> [Required actions]
1. In the HBase issue comment, which lock does the SplitTableRegionProcedure hold while it waits for the SnapshotManager object lock?
2. Summarize the HBase issue comment in two sentences.

— BEGIN Selection —

You are viewing a plain text version of this content. The canonical link for it is here.
Posted to issues@hbase.apache.org by "Zheng Hu (JIRA)" <ji...@apache.org> on 2018/12/06 09:58:00 UTC

[jira] [Comment Edited] (HBASE-21559) The RestoreSnapshotFromClientTestBase related UT are flaky

    [ https://issues.apache.org/jira/browse/HBASE-21559?page=com.atlassian.jira.plugin.system.issuetabpanels:comment-tabpanel&focusedCommentId=16711214#comment-16711214 ] 

Zheng Hu edited comment on HBASE-21559 at 12/6/18 9:57 AM:
-----------------------------------------------------------

Yeah, It's a dead lock, The SplitTableRegionProcedure grab the table lock and waiting for grab the SnapshotManager object lock, while the SnapshotManager grab the SnapshotManager and waiting for the table lock ? 

The SplitTableRegionProcedure stack: 
{code}
Thread 527 (PEWorker-1):
  State: BLOCKED
  Blocked count: 10
  Waited count: 89
  Blocked on org.apache.hadoop.hbase.master.snapshot.SnapshotManager@51c5c8d5
  Blocked by 412 (RpcServer.default.FPBQ.Fifo.handler=3,queue=0,port=53736)
  Stack:
    org.apache.hadoop.hbase.master.snapshot.SnapshotManager.isTakingSnapshot(SnapshotManager.java:423)
    org.apache.hadoop.hbase.master.assignment.SplitTableRegionProcedure.prepareSplitRegion(SplitTableRegionProcedure.java:470)

— END Selection —
— BEGIN Information provided —

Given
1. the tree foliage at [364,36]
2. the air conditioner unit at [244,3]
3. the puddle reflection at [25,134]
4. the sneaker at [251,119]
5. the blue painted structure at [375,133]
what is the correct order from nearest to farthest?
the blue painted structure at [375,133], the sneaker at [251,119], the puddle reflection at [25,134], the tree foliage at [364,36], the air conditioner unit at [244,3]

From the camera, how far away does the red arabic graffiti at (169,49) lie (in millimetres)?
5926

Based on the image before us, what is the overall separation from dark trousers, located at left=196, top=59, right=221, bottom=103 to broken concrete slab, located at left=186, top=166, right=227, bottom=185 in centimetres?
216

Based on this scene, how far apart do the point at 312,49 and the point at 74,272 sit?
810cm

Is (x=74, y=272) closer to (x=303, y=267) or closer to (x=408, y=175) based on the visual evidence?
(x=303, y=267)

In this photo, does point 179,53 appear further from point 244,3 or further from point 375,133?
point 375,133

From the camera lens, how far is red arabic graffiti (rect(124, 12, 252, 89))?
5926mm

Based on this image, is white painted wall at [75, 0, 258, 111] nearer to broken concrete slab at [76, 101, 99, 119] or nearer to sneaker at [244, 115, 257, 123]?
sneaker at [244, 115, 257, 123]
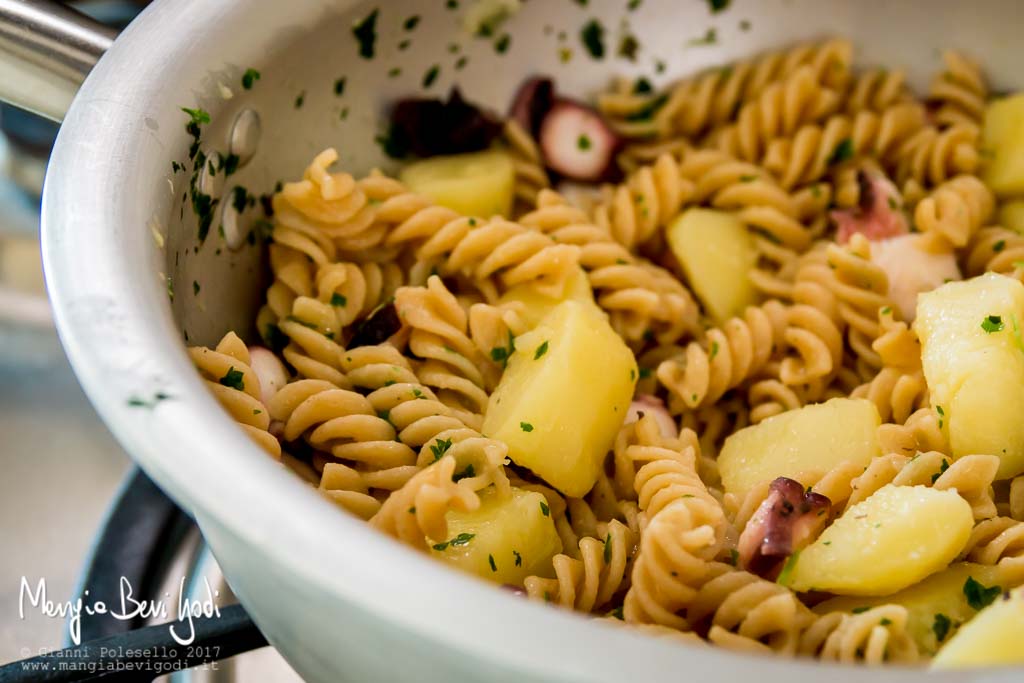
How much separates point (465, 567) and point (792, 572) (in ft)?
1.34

— END Information provided —
— BEGIN Information provided —

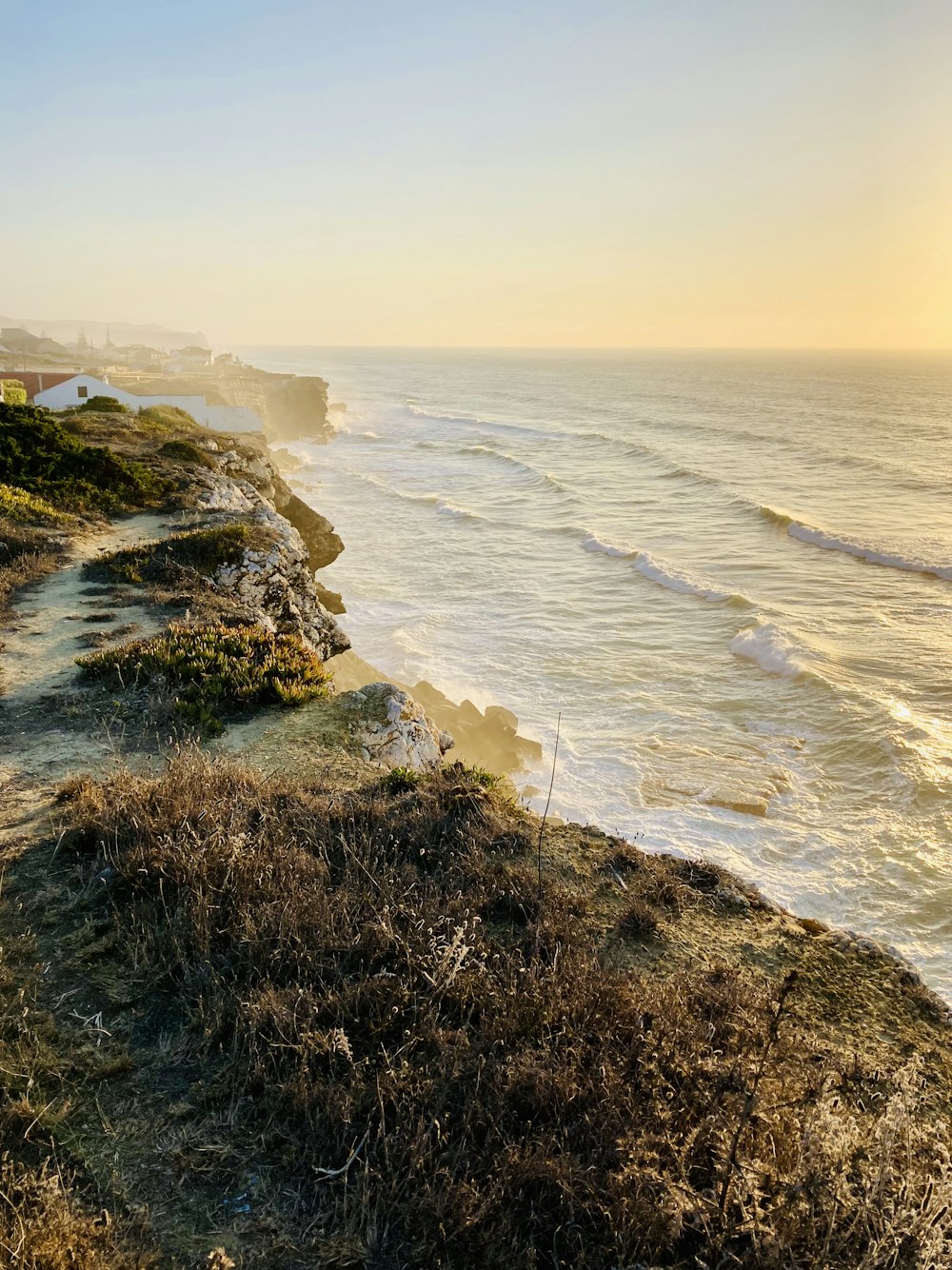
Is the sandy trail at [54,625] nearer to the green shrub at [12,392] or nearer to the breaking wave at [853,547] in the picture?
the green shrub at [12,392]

— END Information provided —

> [Expected results]
1. It holds the table lock.

2. Posted on the issue about flaky RestoreSnapshotFromClientTestBase-related tests, the comment identifies a deadlock: the SplitTableRegionProcedure holds the table lock while waiting for the SnapshotManager object lock, and the SnapshotManager apparently waits for the table lock. A stack trace shows thread 527 (PEWorker-1) blocked on the SnapshotManager object by thread 412, inside SnapshotManager.isTakingSnapshot, which was called from SplitTableRegionProcedure.prepareSplitRegion.